━━━━━ SOURCE EXTRACT ━━━━━

Columnist Dean Juipe: Free speech on hiatus in Cincinnati
Wednesday, Aug. 2, 2000 | 1:09 a.m.
Dean Juipe's column appears Monday, Tuesday, Wednesday and Friday. His boxing notebook appears Thursday. Reach him at juipe@lasvegassun.com or 259-4084.
Free speech has been an inalienable and protected right in America since 1776 and outspokenness has been in vogue for at least the past few decades.
The ability to say what you think may be the country's finest quality.
Restrictions and repercussions tend to be minimal. And logical.
Such is the case at the ongoing Republican convention in Philadelphia, where protesters have been isolated some four blocks outside the arena in an area that has come to be known as the "free speech zone." The protesters aren't happy about it -- "This is weak as hell" one said -- yet they still get to speak their piece and make their assorted points.
Too bad the Cincinnati Bengals of the National Football League don't enjoy the same freedoms.
The Bengals, arguably the worst franchise in the league and without a winning season since 1990, have put the clamps on their players. In a decidedly uncivil decision, Cincinnati general manager Mike Brown has implemented a "no criticism" rule that financially penalizes players for speaking out in a negative manner against the team, its players or its coaches.
It's a landmark policy.
And one that should be eliminated ASAP.
The National Football League Players Association will attempt to do just that when it voices its displeasure at an appeal before an independent arbitrator sometime in the next 30 days.
"I've been a lawyer with the NFLPA for 28 years," attorney Richard Berthelsen told the Associated Press. "We've never had such a thing before. There's been no case in which an arbitrator upheld any attempt by any club to discipline a player for what he says to the media."

━━━━━ STUDY MATERIAL ━━━━━

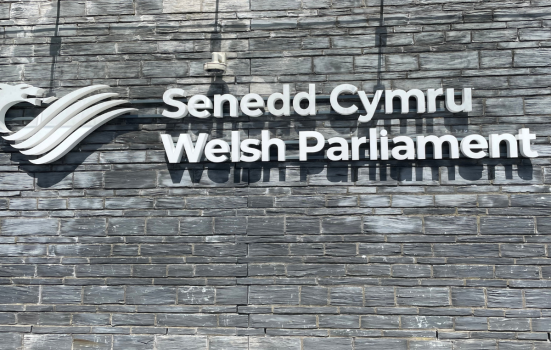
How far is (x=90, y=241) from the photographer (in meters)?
5.48

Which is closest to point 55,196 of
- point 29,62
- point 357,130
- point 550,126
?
point 29,62

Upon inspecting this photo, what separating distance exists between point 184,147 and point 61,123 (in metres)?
1.44

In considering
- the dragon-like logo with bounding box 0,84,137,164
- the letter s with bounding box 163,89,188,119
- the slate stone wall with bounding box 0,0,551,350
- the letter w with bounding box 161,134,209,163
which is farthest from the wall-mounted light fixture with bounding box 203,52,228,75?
the dragon-like logo with bounding box 0,84,137,164

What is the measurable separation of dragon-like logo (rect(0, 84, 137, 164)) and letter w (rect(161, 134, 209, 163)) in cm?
57

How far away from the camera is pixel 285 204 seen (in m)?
5.36

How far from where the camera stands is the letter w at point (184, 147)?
17.7ft

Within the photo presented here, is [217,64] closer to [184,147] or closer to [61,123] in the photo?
[184,147]

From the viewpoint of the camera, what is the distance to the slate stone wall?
5.11 m

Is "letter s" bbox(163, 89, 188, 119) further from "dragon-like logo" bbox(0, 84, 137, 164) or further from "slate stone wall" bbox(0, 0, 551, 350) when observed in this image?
"dragon-like logo" bbox(0, 84, 137, 164)

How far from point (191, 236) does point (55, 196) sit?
164 centimetres

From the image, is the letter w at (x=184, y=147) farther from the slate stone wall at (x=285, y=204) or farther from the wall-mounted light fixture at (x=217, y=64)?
the wall-mounted light fixture at (x=217, y=64)

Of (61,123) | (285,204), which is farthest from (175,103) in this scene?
(285,204)

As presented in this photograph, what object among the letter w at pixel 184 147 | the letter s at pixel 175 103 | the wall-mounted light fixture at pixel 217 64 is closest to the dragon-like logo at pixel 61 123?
the letter s at pixel 175 103

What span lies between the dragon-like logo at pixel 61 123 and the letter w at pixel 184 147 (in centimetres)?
57
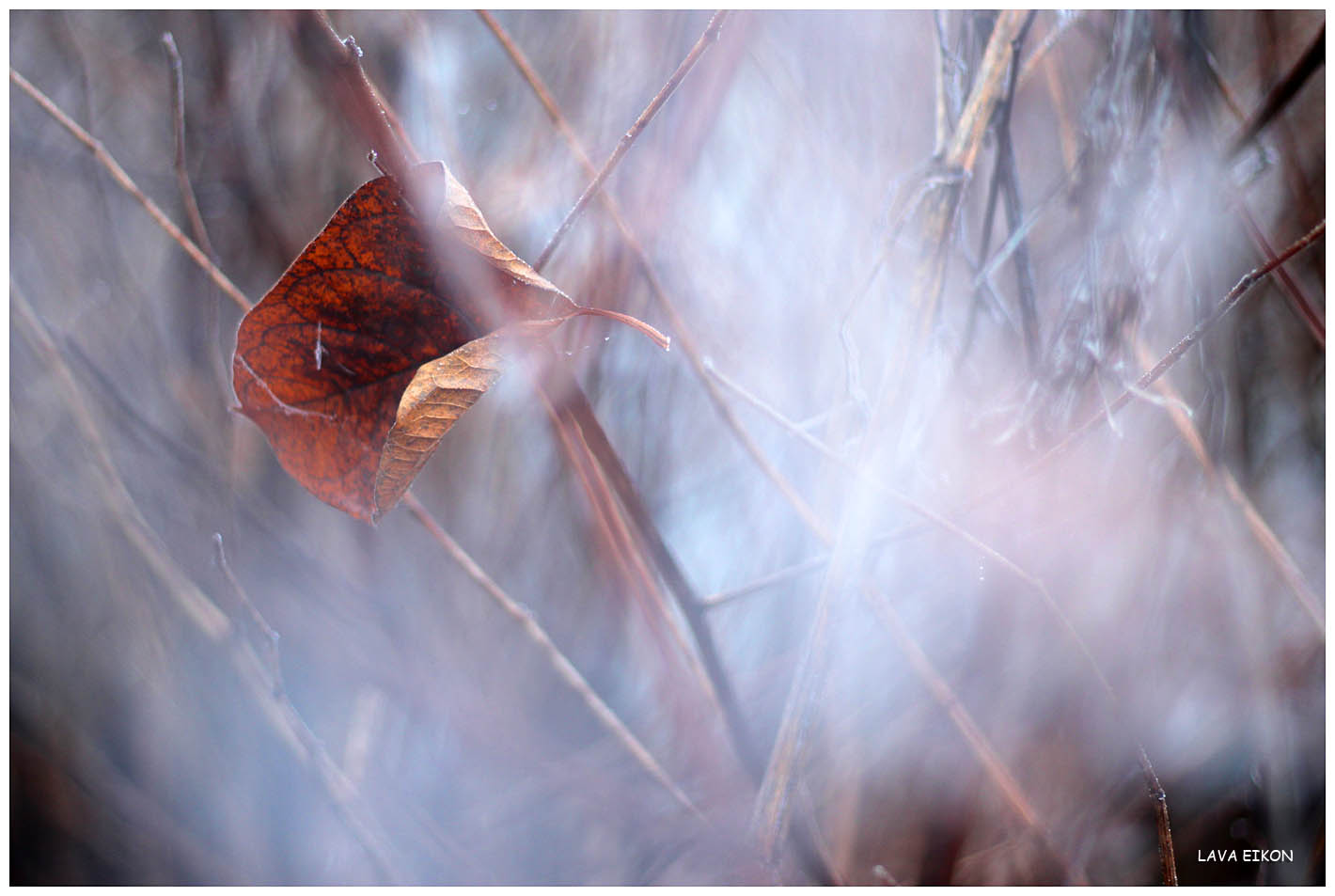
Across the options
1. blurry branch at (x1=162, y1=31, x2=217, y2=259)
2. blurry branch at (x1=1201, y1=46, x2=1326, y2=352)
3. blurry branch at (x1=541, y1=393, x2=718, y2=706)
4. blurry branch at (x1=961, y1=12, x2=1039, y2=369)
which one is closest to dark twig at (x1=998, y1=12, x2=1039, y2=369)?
blurry branch at (x1=961, y1=12, x2=1039, y2=369)

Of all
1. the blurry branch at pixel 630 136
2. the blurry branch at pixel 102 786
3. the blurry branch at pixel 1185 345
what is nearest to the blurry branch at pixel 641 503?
the blurry branch at pixel 630 136

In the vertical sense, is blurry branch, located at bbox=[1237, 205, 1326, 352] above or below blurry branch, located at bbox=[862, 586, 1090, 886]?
above

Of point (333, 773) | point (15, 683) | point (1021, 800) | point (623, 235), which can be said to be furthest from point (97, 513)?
point (1021, 800)

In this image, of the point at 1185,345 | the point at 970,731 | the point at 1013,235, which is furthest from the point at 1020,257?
the point at 970,731

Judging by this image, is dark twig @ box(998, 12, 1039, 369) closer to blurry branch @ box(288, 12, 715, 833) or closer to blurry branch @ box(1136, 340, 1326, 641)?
blurry branch @ box(1136, 340, 1326, 641)

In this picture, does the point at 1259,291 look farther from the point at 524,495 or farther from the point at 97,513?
the point at 97,513

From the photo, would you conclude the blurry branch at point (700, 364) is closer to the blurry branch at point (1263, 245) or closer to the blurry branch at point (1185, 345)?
the blurry branch at point (1185, 345)
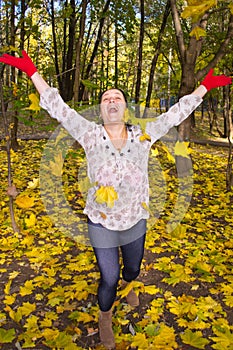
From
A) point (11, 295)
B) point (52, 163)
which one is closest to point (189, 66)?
point (52, 163)

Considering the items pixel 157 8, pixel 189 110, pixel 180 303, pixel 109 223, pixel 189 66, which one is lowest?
pixel 180 303

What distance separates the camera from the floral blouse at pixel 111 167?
2049 mm

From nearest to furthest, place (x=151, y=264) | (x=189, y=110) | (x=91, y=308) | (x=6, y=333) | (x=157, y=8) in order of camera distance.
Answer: (x=189, y=110)
(x=6, y=333)
(x=91, y=308)
(x=151, y=264)
(x=157, y=8)

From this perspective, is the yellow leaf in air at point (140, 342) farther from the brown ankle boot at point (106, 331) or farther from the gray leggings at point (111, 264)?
the gray leggings at point (111, 264)

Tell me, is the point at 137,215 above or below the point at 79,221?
above

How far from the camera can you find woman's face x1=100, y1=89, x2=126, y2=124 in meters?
2.05

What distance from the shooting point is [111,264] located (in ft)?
6.92

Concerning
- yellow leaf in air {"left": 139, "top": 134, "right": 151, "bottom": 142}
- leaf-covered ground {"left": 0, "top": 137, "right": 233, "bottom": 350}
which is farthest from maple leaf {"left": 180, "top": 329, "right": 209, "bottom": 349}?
yellow leaf in air {"left": 139, "top": 134, "right": 151, "bottom": 142}

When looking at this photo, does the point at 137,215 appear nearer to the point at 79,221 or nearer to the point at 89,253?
the point at 89,253

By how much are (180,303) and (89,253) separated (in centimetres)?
123

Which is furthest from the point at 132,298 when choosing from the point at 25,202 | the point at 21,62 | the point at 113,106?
the point at 25,202

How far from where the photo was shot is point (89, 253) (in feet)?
12.3

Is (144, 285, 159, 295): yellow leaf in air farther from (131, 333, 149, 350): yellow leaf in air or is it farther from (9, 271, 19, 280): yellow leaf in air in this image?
(9, 271, 19, 280): yellow leaf in air

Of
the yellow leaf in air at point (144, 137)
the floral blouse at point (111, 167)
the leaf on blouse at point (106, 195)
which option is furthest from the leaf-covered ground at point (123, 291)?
the yellow leaf in air at point (144, 137)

━━━━━

• **PROBLEM DETAILS**: Reproduce the part of the column starting with "Free speech has" and going on through "their assorted points.".

• **ANSWER SPACE**:
Free speech has been an inalienable and protected right in America since 1776 and outspokenness has been in vogue for at least the past few decades.
The ability to say what you think may be the country's finest quality.
Restrictions and repercussions tend to be minimal. And logical.
Such is the case at the ongoing Republican convention in Philadelphia, where protesters have been isolated some four blocks outside the arena in an area that has come to be known as the "free speech zone." The protesters aren't happy about it -- "This is weak as hell" one said -- yet they still get to speak their piece and make their assorted points.